Sodur’un Kıymetli Albayı Mehmet Ali Şahin Ağabeyimin böylesi hatıraları vardır. Albay Çumra’da işini bitirir arabası ile Sodur’a döner.

Tabi yolda adeti üzere araba sürerken uyur. Uyur uyanık arası takırtılı ses duyar. Kendine gelir. Yoldan çıkmış Konya Şekerin ekmiş olduğu ağaçlara vura vura ilerlemektir. Hemen firene basıverdim Ahmetçiğim.

--- Büyük geçmiş olsun albayım. Deyince.

--- Ağaçlara yazık oldu. Hemen yeni ağaçlar ekilmesi için Pancar Bölgeyi aradım. Ve ne cezam varsa ödeyeyim. Dedim. Bundan sonra arabaya yalnız binmeyeceğim. Üç kilometre gitmeden uykum geliyor.

**

Rahmetli baba dostu Karkınlı Gıdıfın Hüseyin’in anlattığı hatırasını da yazalım mı?

Gıdıf Hüseyin babasının şikâyeti üzerine cezaevine girmiştir. Cezaevi avlusunda volta atarken babasına esip gürlüyormuş. Hüseyin amcanın bu halini gören yalaka;

--- Böyle baba mı olur, böyle babanın taa…..nesine! Diye küfretmiş.  Bunu duyan Gıdıf Hüseyin Amca adamı oracıkta Konya tabiri ile ümüklemiş avluda bulunanlar araya girip ayırmışlar.

--- Ulan yalak herif ne yaptın da Hüseyin Ağayı böyle kızdırdın? Diye sormuşlar;

---Sabahtan beri babasına kızıyor, esip gürlüyordu. Bende destek olayım diye moral olsun diye babasına küfrettim. Adam nerde ise beni öldürecekti.  Hüseyin Ağa;

---- Ben kızarsam söylenirsem benim babam söylerim. Ancak, bir başkasına benim babama laf ettirmem. Tamam, mı yalak herif? Demiş…

Eniştenin şoförlüğünce;

Hafta içinde saat beşten sonra Dinek Kasabasına gidilecektir. Karaman Yolundan geçtikten sonra Alibeyhüyüğü Kasabası içinden Kumluk Mevkiinden giderken halk arasında 50 NC denilen Fiat kamyon üzerimize doğru aracını sürüyor.

Arabayı süren yeğen arabayı ne kadar sağa doğru çekti isede 50 NC hala üzerimize sürüyordu.

Ben duramadım ve bağırdım;

--- Gel bakayım hayvan herif, neremize çıkacan ………Eyvah adam hala üzerimize geliyor.

Meğer Kumlukta asfaltta oluşan çukura girmemek için sol tarafa yani bize doğru arabasını sürüyormuş.

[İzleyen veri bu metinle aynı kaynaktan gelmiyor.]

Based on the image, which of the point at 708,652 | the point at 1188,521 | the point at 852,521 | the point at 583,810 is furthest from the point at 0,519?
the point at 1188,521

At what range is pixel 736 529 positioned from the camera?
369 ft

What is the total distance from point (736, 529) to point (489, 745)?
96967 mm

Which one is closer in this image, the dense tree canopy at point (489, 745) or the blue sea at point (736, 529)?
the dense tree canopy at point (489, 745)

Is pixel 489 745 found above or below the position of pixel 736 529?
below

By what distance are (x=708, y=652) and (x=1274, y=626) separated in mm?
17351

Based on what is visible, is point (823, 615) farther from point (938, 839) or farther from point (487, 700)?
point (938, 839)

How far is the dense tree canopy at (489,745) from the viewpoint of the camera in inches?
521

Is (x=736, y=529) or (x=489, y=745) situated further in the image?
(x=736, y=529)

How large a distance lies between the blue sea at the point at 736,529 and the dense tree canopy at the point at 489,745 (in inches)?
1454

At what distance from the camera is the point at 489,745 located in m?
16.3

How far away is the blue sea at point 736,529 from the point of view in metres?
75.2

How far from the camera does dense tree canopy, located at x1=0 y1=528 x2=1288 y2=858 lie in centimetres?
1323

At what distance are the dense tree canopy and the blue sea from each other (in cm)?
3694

Bizim ağzımızdan kötü söz de çıktı. Bu arada yeğen gülüyor.

--- Ne oldu yeğen niye gülüyorsun, adam nerede ise bize çarpacaktı, haklı değil miyim?

--- Dayı arabayı süren yanımızda oturan arkadaşın eniştesi olur. Yapacak bir şey yok ağzımızda hatalı da olsa söz çıktı. Geri alınmaz ki. Hani bir söz vardır;

“Söz ağzınızdan çıkıncaya kadar senin esirin, ağzımızdan çıktıktan sen o sözcüğün esiri olursun.” Denir. Arkadaki arkadaşa döndüm ve dedim;

--- Bak kardeşim kusura bakma ağzımızdan telaşla kötü söz çıktı. Sen eniştene selam söyle arabayı doğru dürüst sürsün sürmezse ablana çok kötü söz ettirir. Deyince o arkadaş, yeğen gülmeye başladılar..

Böylesi Çumra’mıza özgü yazılarda buluşmak üzere Allah’a emanet olun!